Kay asks Vonn how younger athletes, particularly teenagers, heading to the Paris games can prepare to handle the global attention and social media pressures while competing at such a high level. The technology of the day, now, has come lightyears beyond Vonn’s pink camcorder from 2002.
“I know that the [International Olympic Committee] is working on different AI programmes to help eliminate that hate speech online,” Vonn says. “No athlete can say that you’re not going to look at your social media during the Olympics – it’s never gonna happen.
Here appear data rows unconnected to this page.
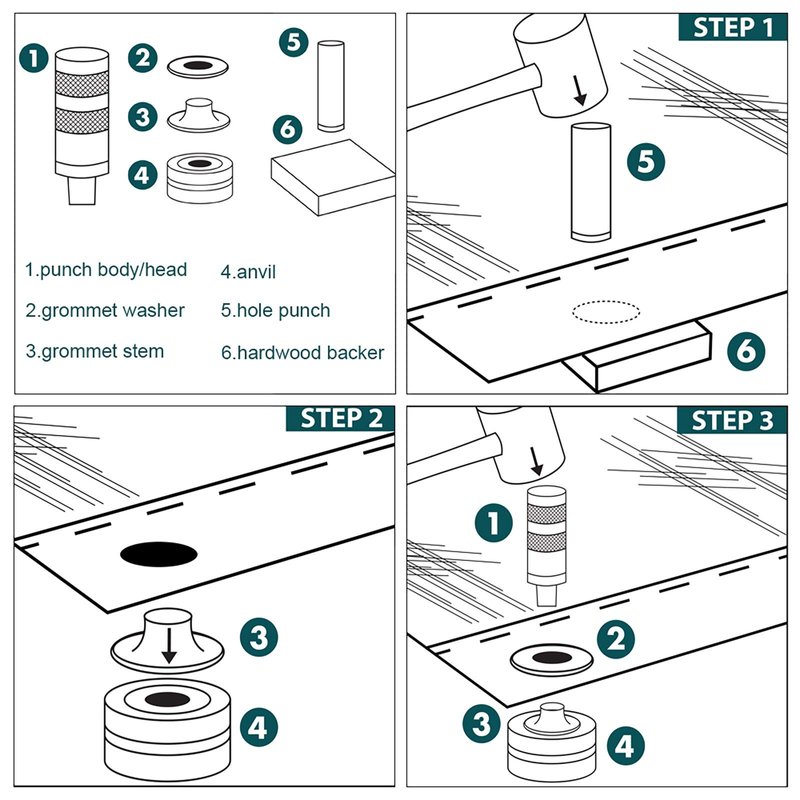 1
2
3
4
5
6

1.punch body/head
2.grommet washer
3.grommet stem
4.anvil
5.hole punch
6.hardwood backer

STEP 1
5
6

STEP 2
3
4

STEP 3
1
2
3
4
You know every athlete is going to look. And all it takes is one comment that you read that will just play in your head over and over again – it’s happened to me many times. It’s hard to block out that noise.”
And harder still for teenagers. “It’s hard to teach a 17-year-old going to the Olympics to compartmentalise,” Vonn says. “I had depression and I never told anyone until I was in my mid-20s… because I didn’t really have resources [like therapy].”
Kay asks Vonn about “filling up the hole of skiing” now that it’s not her profession anymore.
“It’s harder than I expected it to be,” Vonn says. “It’s been five years [since retirement] and I’ve realised that there’s nothing that’s going to fill the hole of ski racing. I’m never going to go 85 miles an hour again. But I got to ski Kitzbühel [for a film produced by Redbull], which is the hardest men’s track in the world. I’ve always wanted to ski against the men when I was competing, but never got the chance. I got to go fast again; I got to ski the hardest course in the world, and I was so happy. It made me so happy to my core. And then I got done with it and was like, ‘Okay, I’m back to not doing this anymore’ and it was one of the worst things for me, because I got a sprinkle of what I used to have – and I don’t have that anymore.”
In the conversation with Kay, she calls moving on from pro skiing “like a death”, but she’s finding her way back to the slopes in perhaps a more carefree way than that winner’s mentality ever allowed before. “Today, skiing is like what it was when I was a kid. I love experiencing skiing with people and seeing other people enjoy the mountain the way I enjoy the mountain.”